Top nitride (TN) and bottom nitride (BN) configurations of the a-SiN1.6:H/a-Si:H interface produced by plasma enhanced chemical vapor deposition (PECVD) have been characterized by using metal/a-SiN1.6:H/a-Si:H (MNS) devices and thin-film transistors (TFT). We observed that: (i) for MNS devices, the resonant frequency activation energy Eac from admittance, saturates at a higher value for the TN (≂0.3 eV) than for the BN (≂0.1 eV) MNS devices and the resonant frequency preexponential factors are found to be, respectively, in the 1012 s−1 and 108 s−1 range, (ii) in strong accumulation, the source-drain current activation energy is nearly similar for TN and BN TFTs (Edc≂0.1 eV), a slightly higher value being found in the latter configuration, (iii) the analysis of the transfer characteristics yields a very similar density of deep interface states (DOS) ≂4–5×1012 cm−2 eV−1 in both configurations, and (iv) the effective field-effect mobility is higher for the BN (μFE≳0.5 cm2/V s) than for the TN (μFE≲0.3 cm2/V s) TFTs. The observed difference in mobilities for both TFTs structures is most likely associated with very high source/drain contact resistances in the TN TFT rather than with the quality of both interfaces. To explain some of these experimental results, the surface- and buried-channel models are proposed for TN and BN TFT configurations, respectively. The buried-channel concept is based on evidence of recycling/intermixing of nitrogen atoms into a-Si:H deposited on a-SiN1.6:H by PECVD. The nitrogen tail would produce a Si-rich a-SiNx:H alloy transition layer, followed by a nitrogen-doped n-type layer. The doped layer corresponding to the buried-channel formation is predicted to be located beyond 30 Å from the BN interface. In contrast, the surface-channel proposed for the TN interface is based upon this interface being considered as atomically sharp.

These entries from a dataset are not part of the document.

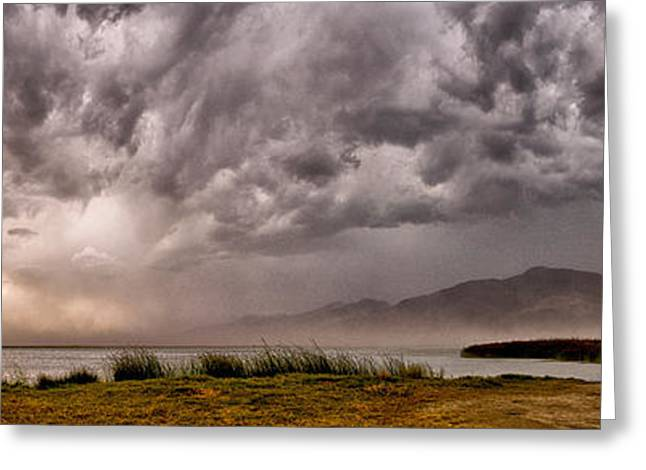 Storm Clouds Greeting Cards - The Storm Greeting Card by Cat Connor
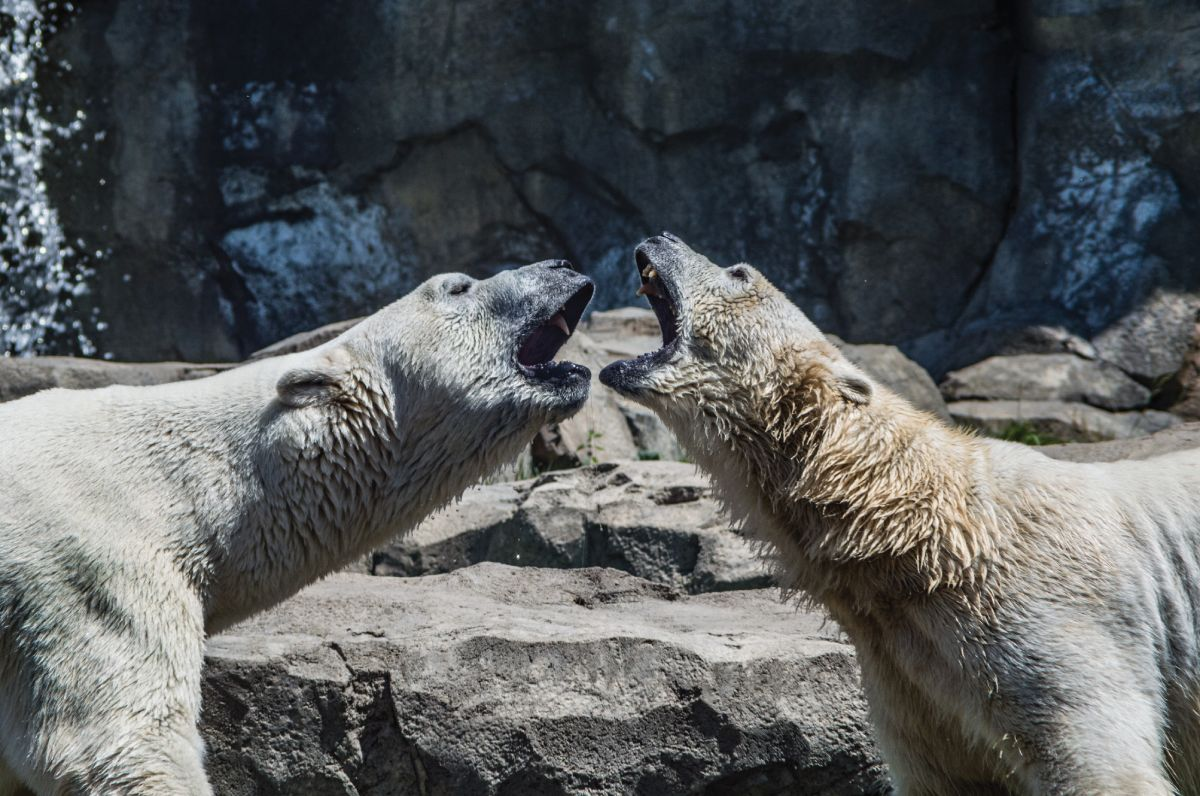 Polar bear faceoff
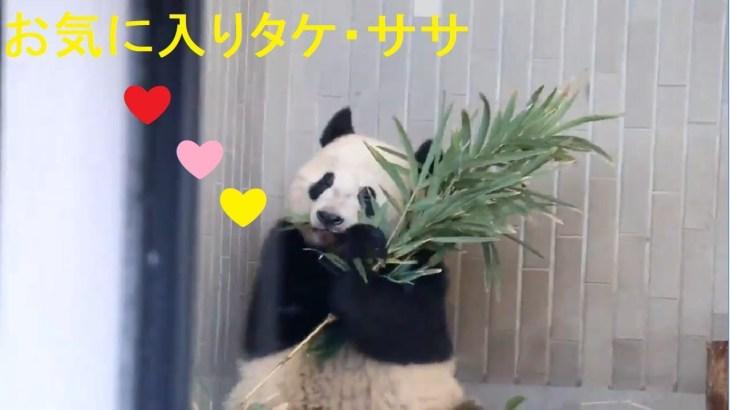 1/21シャンシャン588日齢 (1) お気に入りタケ・ササ🌿シャンシャン、可愛い顔でみんなを癒してます❤ 上野動物園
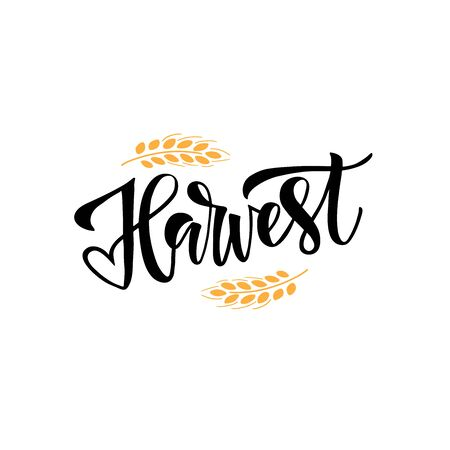 Harvest handwritten black ink lettering. Harvesting season wish calligraphy with decorative wheat spikelet. Crops gathering greeting card inscription. Farming industry poster design element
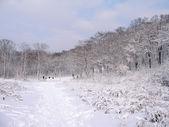 Zimní park — Stock fotografie
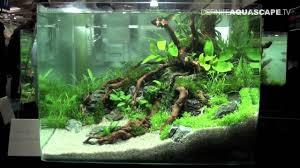 Nano Aquascaping Aquascaping Qualifyings For The Art Of The Planted Aquarium 2015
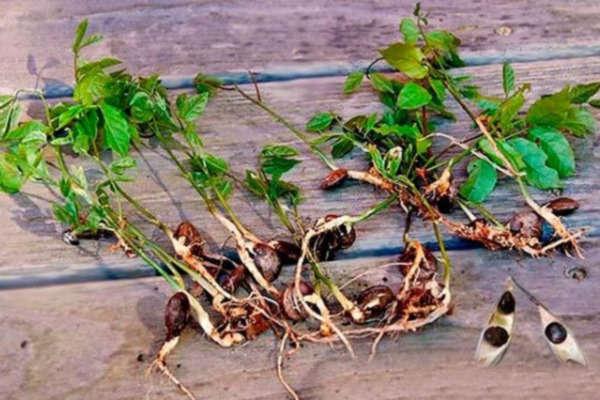 глициния выращивание и уход фото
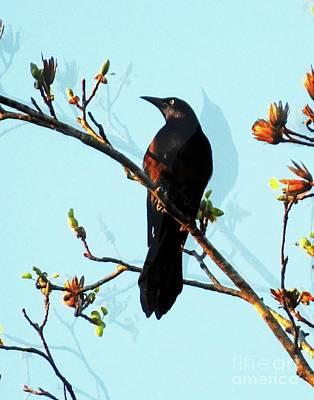 Photograph - Blackbird 5 by Lizi Beard-Ward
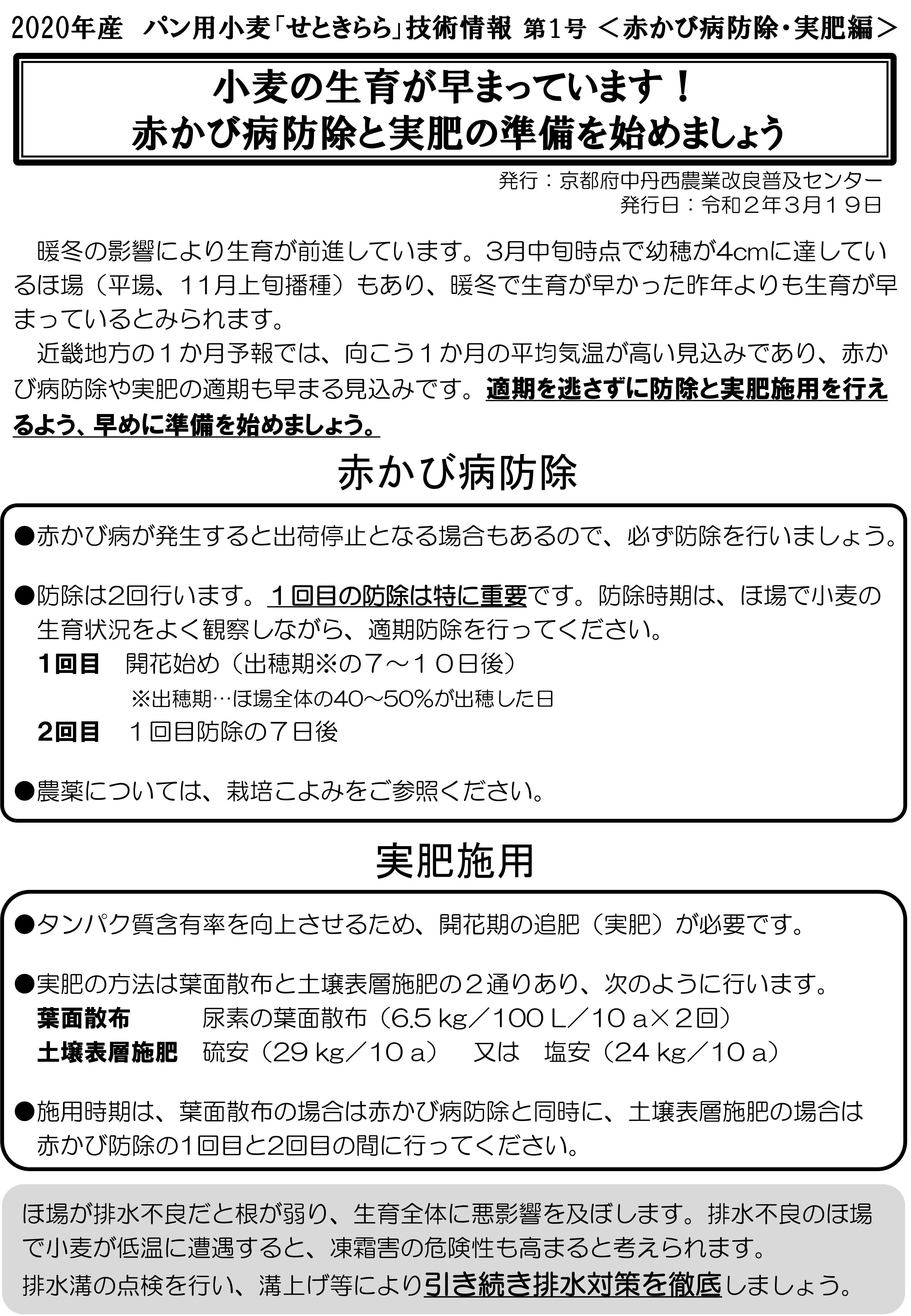 小麦技術情報の発行!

The MNS results (i) are consistent with this model. In the case of TN MNS they are explained by thermionic emission of electrons from the traps to the conduction band edge in a-Si:H and in the case of BN MNS by hopping in the defective a-SiNx:H interlayer. The result (ii) on TFTs may be attributed to a broadening of the linear part of the conduction band tail of a-Si:H in the channel region, due to recycled nitrogen atoms.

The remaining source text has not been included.